Pros y contras
‘Cui prodest’
Cuarenta años después, y a pesar de los libros, las novelas, los testimonios, las confesiones, los relatos reales y los imaginarios, las hagiografías y las medias verdades, sabemos muchas cosas del 23-F, pero muchos todavía viven, seguramente, en la hipótesis central que se conformó la madrugada de aquel día 24, a las 1.14 horas, y que ha construido el relato oficial del golpe de Estado. El Rey salvó la democracia.
En estos 40 años, aunque se ha ido agrietando (hasta el derrumbe de su propia figura y de lo que representa), el elogio de la actitud del monarca todavía resuena como la banda sonora que explica aquellos días y que, seguro, figurará en las necrológicas de Juan Carlos I como el hito más destacado de su reinado. Y no fue así. Nos toca aún dilucidar hasta qué punto el Rey fue el instigador máximo, pero lo que es evidente es que el golpe le benefició.
La esencia de aquel vodevil violento, fascista, es el cui prodest del derecho romano. El baño de oro con que se disimuló una pieza de latón es lo que permitió la consolidación de la monarquía. Intervinieron destacados orfebres y joyeros. Y, poco a poco, la pátina dorada se fue volviendo verdín.
Aislados
La historia de la humanidad está repleta de nombres singulares. Personificaciones de avances indiscutibles que, sin embargo, no hubieran sido posibles sin una legión de anónimos que impulsó o allanó el camino para que esos nombres refulgieran. No hay avances sin una concentración de intereses.

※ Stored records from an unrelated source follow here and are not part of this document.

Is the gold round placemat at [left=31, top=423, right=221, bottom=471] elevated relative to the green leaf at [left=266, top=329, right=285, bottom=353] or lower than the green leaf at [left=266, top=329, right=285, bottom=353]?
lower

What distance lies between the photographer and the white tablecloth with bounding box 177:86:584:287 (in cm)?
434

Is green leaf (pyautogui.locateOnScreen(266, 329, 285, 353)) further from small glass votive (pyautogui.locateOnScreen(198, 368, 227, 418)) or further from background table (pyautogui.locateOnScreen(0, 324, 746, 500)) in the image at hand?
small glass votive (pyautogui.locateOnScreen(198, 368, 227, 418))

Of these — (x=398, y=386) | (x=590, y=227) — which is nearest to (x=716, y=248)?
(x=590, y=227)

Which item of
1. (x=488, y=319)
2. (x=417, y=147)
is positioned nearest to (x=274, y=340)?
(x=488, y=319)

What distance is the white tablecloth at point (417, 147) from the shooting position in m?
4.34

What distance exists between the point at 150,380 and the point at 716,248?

Las grandes movilizaciones –y los grandes movimientos– siempre se han generado a partir del plural.
Una multiplicidad de causas nos ha llevado a la era del individualismo. Desde un consumismo centrado en el yo y una cultura que ha sobredimensionado el esfuerzo propio, hasta el fracaso de las utopías del siglo XX o, incluso, unas redes sociales que producen un efecto placebo de la socialización.

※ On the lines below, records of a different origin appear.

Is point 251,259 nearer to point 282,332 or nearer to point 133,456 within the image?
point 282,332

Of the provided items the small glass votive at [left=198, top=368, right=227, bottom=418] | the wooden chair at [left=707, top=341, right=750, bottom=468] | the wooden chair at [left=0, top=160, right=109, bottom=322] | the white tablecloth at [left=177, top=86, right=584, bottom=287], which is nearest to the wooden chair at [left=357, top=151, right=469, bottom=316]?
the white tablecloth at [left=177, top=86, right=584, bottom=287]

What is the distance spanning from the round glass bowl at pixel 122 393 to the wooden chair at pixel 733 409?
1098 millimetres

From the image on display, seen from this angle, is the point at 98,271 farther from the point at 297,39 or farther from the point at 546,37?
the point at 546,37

La pandemia ha agravado el aislamiento. El teletrabajo presenta grandes ventajas, pero sin espacios laborales compartidos se cercena el intercambio creativo, se merma la conciencia colectiva –indispensable para proteger los derechos laborales– y se agrava la desigualdad. No es lo mismo trabajar en una vivienda de 120 metros cuadrados que en la pequeña habitación de un piso compartido. Al fin, el aislamiento debilita a la ciudadanía. Los salones del poder siguen siendo presenciales.